Student loan advocates are still hopeful, even though President Biden's COVID relief package didn't include student loan forgiveness.
- Student loan forgiveness is not in the $1.9 trillion COVID relief package signed by President Joe Biden, but advocates are hopeful.
ASHLEY HARRINGTON: It can be very stressful, so many people to have this much debt, and for many to not be making any progress paying it down.
- The law does include a broad tax exemption that would cover the discharge of federal and private student debts through the end of 2025. Supporters of loan forgiveness are watching what's next. So are borrowers.
MARY BETH SMITH: My life trajectory was to be pursuing a theater career, and so when these shutdowns happened-- I mean, it's been very tough.
- Mary Beth Smith is a Broadway marketer and freelance director, her income tightly tied to New York's pandemic's shut down theaters, her loans not covered by a current federal pause for more than 20 million borrowers that ends in October.

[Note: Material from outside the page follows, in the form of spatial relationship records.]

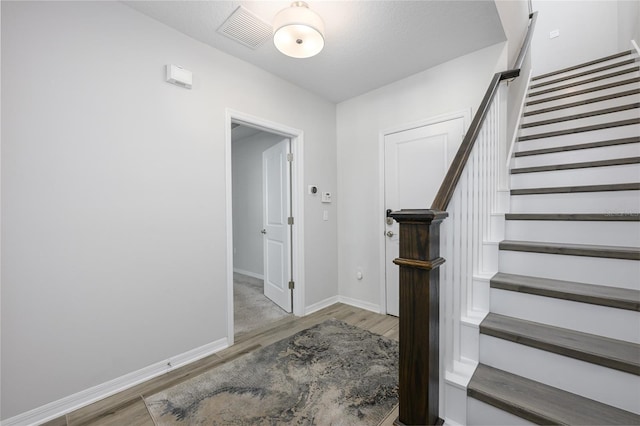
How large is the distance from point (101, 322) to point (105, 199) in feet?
2.63

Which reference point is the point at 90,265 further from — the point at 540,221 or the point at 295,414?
the point at 540,221

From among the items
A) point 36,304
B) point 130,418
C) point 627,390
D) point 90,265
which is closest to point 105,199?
point 90,265

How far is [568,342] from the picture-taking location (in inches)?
45.7

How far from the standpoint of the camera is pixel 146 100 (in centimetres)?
192

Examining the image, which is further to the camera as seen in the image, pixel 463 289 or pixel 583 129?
pixel 583 129

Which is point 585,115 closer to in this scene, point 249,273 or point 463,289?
point 463,289


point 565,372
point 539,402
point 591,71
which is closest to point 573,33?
point 591,71

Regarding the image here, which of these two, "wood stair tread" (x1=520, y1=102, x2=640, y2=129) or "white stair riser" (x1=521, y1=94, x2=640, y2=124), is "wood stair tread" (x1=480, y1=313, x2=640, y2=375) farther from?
"white stair riser" (x1=521, y1=94, x2=640, y2=124)

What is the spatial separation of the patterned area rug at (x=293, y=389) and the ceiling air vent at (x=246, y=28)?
2.59 metres

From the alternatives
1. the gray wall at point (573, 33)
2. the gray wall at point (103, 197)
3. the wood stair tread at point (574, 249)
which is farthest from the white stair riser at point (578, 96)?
the gray wall at point (103, 197)

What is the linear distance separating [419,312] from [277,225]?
252cm

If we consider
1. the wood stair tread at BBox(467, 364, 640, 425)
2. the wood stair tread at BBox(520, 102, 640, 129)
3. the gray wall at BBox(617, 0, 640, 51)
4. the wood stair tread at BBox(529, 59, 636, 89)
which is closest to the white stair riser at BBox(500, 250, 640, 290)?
the wood stair tread at BBox(467, 364, 640, 425)

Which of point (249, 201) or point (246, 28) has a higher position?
point (246, 28)

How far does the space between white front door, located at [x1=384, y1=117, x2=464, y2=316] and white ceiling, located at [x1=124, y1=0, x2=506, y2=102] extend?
2.15ft
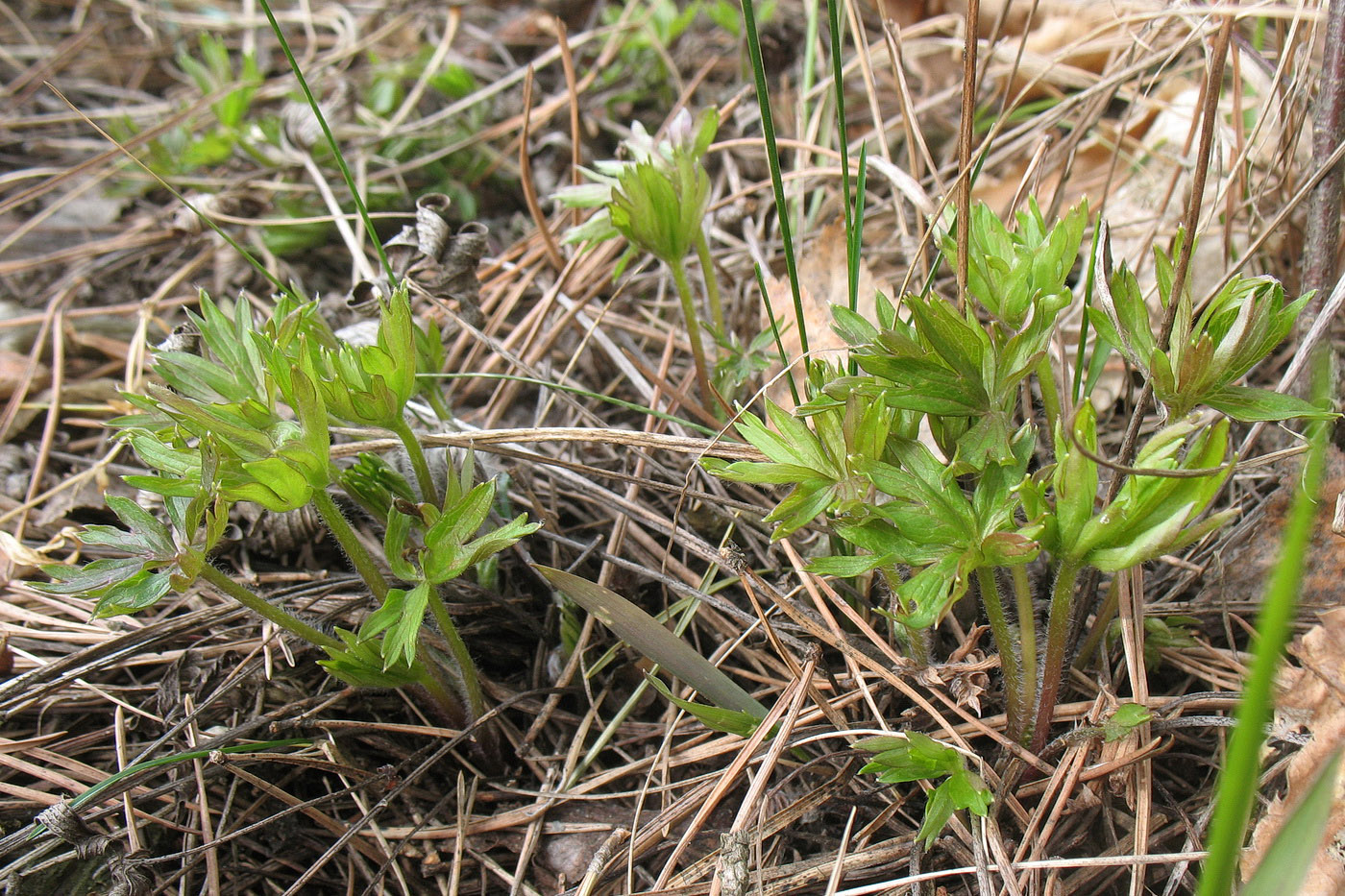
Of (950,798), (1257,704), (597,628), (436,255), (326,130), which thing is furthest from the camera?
(436,255)

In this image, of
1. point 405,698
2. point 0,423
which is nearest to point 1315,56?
point 405,698

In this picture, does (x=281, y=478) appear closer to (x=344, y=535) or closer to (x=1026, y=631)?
(x=344, y=535)

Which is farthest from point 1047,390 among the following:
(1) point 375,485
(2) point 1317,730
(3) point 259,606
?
(3) point 259,606

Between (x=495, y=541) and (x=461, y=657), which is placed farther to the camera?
(x=461, y=657)

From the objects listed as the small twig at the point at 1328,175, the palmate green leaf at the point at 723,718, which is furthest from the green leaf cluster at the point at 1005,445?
the small twig at the point at 1328,175

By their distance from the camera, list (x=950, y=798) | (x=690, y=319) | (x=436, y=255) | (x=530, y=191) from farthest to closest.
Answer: (x=530, y=191) → (x=436, y=255) → (x=690, y=319) → (x=950, y=798)

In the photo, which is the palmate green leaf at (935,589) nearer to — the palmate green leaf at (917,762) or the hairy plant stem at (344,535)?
the palmate green leaf at (917,762)

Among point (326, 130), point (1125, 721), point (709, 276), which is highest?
point (326, 130)
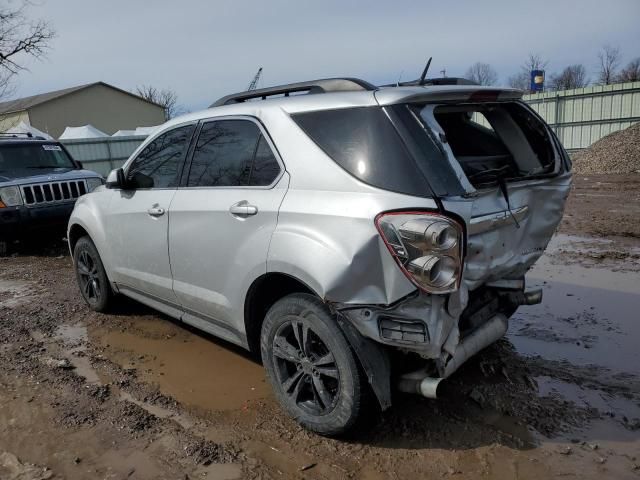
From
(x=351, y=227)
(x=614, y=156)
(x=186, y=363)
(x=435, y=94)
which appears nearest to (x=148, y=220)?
(x=186, y=363)

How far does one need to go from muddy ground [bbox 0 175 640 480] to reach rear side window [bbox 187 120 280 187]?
148 centimetres

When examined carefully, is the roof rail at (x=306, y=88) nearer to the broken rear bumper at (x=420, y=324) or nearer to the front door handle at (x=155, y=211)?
the front door handle at (x=155, y=211)

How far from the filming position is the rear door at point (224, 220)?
3051mm

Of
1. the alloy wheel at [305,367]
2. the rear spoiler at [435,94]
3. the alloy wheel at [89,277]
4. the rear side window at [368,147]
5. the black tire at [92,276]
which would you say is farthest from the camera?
the alloy wheel at [89,277]

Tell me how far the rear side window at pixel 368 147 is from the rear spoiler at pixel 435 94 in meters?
0.10

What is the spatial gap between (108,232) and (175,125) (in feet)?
4.17

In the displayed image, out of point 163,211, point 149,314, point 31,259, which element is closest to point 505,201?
point 163,211

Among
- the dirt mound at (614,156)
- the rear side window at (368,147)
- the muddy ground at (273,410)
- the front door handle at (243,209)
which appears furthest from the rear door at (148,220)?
the dirt mound at (614,156)

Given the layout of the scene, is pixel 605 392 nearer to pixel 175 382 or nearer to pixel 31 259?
pixel 175 382

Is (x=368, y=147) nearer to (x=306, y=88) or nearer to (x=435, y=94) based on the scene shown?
(x=435, y=94)

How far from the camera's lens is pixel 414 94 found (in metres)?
2.65

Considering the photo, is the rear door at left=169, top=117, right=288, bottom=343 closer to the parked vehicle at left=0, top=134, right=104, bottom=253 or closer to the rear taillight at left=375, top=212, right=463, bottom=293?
the rear taillight at left=375, top=212, right=463, bottom=293

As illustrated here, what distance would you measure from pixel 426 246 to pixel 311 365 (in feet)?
3.33

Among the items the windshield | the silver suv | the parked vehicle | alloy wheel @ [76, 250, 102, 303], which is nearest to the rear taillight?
the silver suv
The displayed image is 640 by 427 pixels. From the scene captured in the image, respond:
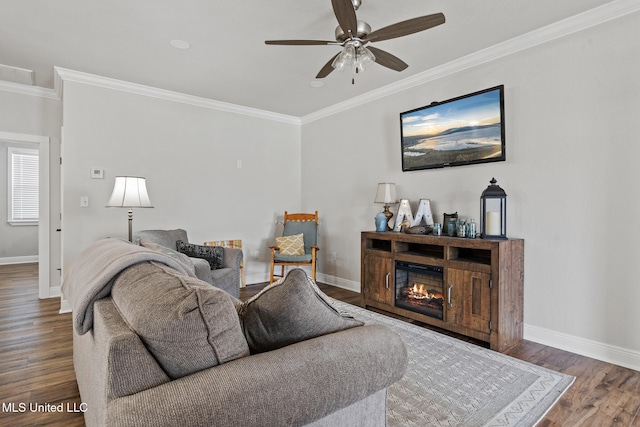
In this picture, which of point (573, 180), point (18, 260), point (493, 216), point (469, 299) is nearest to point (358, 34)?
point (493, 216)

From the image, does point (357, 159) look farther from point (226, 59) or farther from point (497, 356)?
point (497, 356)

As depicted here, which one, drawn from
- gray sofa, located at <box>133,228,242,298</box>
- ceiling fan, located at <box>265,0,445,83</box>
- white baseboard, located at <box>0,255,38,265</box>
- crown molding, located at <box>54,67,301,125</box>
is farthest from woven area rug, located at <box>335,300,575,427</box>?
white baseboard, located at <box>0,255,38,265</box>

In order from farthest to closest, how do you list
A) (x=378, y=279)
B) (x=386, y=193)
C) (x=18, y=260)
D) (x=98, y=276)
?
(x=18, y=260)
(x=386, y=193)
(x=378, y=279)
(x=98, y=276)

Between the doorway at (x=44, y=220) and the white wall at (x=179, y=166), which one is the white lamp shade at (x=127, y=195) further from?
the doorway at (x=44, y=220)

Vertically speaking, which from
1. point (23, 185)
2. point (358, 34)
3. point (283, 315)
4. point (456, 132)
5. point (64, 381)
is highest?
point (358, 34)

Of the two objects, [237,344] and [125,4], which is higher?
[125,4]

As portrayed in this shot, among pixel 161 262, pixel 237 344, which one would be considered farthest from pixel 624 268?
pixel 161 262

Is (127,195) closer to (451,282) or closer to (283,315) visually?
(283,315)

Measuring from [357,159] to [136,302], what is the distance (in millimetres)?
3781

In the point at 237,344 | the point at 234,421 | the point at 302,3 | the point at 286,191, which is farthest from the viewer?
the point at 286,191

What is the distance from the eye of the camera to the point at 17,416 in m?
1.84

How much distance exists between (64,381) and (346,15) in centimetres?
285

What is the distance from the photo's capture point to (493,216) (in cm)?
296

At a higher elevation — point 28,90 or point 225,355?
point 28,90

MARY BETH SMITH: I still had student loans. So loan payments and accruing interest, all that was still intact for me once COVID shut everything down.
- Natalia Abrams of the advocacy group Student Debt Crisis says widespread debt cancellation could be a stimulus of its own.
NATALIA ABRAMS: The domino effect has been that when folks have high student debt payments-- $1,000, $2,000 per month-- they can't buy houses, they can't buy cars. They aren't able to make small purchases to help that small business out.
- Senate Majority Leader Chuck Schumer is among congressional Democrats pushing President Biden to eliminate up to $50,000 per borrower by executive order.
CHUCK SCHUMER: President Biden has taken some good steps in the direction of student debt, but we think he has to go much further.
- But Biden has signaled a preference for Congress to act, and for a $10,000 cap, framing a debate of 10 versus 50. Critics of loan forgiveness point to studies like a Goldman Sachs analysis that found forgiving $10,000 per borrower would add less than one tenth of a percent to US GDP. Others argue more cancellation than that could reward too many borrowers who don't need help.
Ashley Harrington of the Center for Responsible Lending says it could level the playing field for those who do, especially borrowers of color, who lean more on loans for their higher education.
ASHLEY HARRINGTON: There are so many Black and Brown families who make a middle class income but are unable to live a middle class lifestyle because of student debt is holding them back from doing all the things we'd associate with middle class. Buying a house, starting a business, saving for retirement.
- More than 45 million Americans carry student loan debt.